A just-released Pew Research Center survey found that huge majorities believe that the political, economic, and health care systems in the United States need “major changes or complete reform.”

While Americans are far from alone in their desire for change, they are also certainly among the most aggrieved of the 17 countries with “advanced economies” included in the survey. Italy, Spain, Greece, France, and Japan were the only other countries where “discontent with the status quo is especially high.”

A majority, 58 percent, of Americans aren’t satisfied with “the way democracy is working” compared to 41 percent who are. A disproportionate number of the former think that their country is more divided since the onset of the COVID-19 pandemic, but these divisions run deeper than that.
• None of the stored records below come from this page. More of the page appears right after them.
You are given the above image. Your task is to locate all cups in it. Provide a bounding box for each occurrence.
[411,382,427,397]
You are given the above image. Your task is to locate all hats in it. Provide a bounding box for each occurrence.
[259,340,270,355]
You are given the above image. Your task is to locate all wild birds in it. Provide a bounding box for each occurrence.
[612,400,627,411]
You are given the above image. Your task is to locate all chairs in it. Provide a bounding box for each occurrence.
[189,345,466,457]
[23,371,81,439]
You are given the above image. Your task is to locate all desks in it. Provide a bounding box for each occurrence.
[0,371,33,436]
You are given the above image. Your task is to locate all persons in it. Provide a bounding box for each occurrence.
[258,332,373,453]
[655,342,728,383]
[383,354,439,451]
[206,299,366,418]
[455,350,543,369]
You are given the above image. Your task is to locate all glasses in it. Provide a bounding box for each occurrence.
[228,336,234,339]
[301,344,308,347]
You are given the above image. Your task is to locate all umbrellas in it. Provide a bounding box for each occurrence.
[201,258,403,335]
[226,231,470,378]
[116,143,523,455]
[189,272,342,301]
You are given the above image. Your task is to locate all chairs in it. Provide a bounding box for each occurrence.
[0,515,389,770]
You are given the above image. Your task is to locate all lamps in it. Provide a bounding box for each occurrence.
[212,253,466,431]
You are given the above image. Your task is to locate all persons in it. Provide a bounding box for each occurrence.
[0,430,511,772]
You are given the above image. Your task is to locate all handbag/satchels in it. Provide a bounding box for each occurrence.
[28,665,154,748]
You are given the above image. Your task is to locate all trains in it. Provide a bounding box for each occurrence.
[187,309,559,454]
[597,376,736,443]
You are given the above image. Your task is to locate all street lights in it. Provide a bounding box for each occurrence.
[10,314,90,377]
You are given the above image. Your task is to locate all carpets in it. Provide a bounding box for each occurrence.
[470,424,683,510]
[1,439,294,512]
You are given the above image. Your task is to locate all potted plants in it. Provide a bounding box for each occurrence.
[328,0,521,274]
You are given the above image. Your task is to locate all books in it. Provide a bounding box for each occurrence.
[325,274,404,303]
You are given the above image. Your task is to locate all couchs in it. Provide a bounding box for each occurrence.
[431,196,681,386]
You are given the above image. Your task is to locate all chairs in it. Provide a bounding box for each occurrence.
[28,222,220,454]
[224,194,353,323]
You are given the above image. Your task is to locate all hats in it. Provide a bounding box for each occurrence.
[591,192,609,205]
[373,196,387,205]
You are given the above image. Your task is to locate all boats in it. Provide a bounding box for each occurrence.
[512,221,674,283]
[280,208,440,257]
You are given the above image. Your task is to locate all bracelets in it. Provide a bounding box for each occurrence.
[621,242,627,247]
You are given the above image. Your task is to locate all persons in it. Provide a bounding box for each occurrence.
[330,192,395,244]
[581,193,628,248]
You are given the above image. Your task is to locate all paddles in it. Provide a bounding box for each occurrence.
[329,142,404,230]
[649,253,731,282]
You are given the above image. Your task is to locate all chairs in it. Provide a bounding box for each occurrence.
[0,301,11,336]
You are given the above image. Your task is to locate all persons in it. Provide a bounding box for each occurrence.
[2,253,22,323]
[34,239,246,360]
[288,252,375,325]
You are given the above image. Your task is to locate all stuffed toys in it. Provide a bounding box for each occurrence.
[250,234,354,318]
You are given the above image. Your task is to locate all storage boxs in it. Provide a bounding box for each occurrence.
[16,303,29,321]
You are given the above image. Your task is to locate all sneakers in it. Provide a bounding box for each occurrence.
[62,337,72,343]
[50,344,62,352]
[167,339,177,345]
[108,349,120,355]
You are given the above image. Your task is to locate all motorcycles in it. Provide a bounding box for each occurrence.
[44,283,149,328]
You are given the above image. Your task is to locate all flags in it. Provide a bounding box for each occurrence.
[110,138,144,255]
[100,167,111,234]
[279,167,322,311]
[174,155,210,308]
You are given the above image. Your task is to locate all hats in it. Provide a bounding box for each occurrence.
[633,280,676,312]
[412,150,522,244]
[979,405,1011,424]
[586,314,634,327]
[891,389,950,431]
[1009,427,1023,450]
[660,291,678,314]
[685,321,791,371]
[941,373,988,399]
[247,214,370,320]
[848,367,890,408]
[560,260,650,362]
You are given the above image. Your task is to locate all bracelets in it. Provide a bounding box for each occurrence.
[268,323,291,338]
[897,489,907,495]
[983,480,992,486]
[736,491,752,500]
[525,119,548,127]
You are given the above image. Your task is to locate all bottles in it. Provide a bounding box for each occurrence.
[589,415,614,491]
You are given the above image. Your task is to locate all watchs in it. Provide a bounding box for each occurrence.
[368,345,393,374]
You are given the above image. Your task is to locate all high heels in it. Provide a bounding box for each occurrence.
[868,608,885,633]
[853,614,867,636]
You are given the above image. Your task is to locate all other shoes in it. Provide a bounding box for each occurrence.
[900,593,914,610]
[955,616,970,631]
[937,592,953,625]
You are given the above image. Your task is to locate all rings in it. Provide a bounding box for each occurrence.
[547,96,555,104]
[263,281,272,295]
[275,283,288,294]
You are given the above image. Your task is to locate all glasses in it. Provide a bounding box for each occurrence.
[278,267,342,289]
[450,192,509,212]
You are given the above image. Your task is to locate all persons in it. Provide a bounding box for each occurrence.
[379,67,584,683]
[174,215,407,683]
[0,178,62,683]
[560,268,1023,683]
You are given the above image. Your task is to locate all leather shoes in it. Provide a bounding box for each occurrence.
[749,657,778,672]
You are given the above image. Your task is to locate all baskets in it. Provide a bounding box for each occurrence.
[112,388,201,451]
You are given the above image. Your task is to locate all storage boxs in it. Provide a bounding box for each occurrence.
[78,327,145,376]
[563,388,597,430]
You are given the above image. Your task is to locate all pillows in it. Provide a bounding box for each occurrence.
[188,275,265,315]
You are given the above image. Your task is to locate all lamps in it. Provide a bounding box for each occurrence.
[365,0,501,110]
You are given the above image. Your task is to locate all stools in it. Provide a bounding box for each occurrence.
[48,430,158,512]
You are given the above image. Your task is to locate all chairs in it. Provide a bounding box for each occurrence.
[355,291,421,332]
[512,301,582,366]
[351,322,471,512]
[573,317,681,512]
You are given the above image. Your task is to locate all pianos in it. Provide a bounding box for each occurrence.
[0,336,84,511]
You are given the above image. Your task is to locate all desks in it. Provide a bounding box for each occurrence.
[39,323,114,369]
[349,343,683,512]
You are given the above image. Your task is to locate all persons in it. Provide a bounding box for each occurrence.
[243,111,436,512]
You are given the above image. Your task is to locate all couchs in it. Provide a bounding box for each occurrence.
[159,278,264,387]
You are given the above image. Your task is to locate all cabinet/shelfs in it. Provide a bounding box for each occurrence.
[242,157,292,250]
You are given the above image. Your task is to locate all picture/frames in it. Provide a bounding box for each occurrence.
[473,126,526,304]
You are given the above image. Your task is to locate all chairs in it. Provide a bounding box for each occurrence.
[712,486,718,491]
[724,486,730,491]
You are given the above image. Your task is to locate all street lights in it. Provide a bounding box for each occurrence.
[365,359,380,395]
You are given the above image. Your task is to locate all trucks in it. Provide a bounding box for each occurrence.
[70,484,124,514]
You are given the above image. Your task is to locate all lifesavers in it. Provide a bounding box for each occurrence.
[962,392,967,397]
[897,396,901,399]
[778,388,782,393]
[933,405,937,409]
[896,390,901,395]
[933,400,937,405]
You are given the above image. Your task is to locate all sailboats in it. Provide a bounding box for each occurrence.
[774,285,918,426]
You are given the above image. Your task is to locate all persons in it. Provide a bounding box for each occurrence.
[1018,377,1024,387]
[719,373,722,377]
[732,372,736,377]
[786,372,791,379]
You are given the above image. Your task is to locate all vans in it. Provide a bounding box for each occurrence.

About half of Americans say that most people disagree about basic facts, and the desire to reform the political system is “especially common” among them, which makes sense. If the situation in your country isn’t a debate between what should happen but a debate over what is happening, then it’s hard to be optimistic that the current set of rules that spawned that divide can or will close it.

Democrats and Republicans do largely agree, with majorities of 88 and 83 percent, respectively, that major changes are needed. Obviously, what they want varies wildly but that they both have disdain for the way the current system is operating explains a lot about American politics, as does the fact that the US was the only country surveyed in which those who support the governing party are more likely to support dramatic political reform.

This survey was conducted in February, just after Democrats took control (sort of) of both houses of Congress and the presidency, so this result might be the product of unique circumstances. Still, it doesn’t exactly bode well for the durability of the American political system that so many Americans seem to hate.

The U.S. is also an outlier, along with Greece, in how its citizens feel about the healthcare system. Just over three-quarters of Americans say it needs to be completely reformed, something that few politicians either party seem to fully grasp. The U.S. is also peculiar because younger people were more likely to want healthcare reform than older people.

The belief that your country has handled the pandemic poorly is linked with a desire for healthcare reform, but in the U.S. 62 percent of those who say it’s done a good job dealing with the pandemic still want “significant change,” suggesting that the dissatisfaction with the American healthcare system predates the pandemic.

The survey didn’t go into detail about the specific reasons why people are so dissatisfied or what specific changes they’d make. But it’s certain that widening wealth inequality, a patchwork health care system, and broad unhappiness with the two-party system are major problems that must be solved — for the future of our democracy.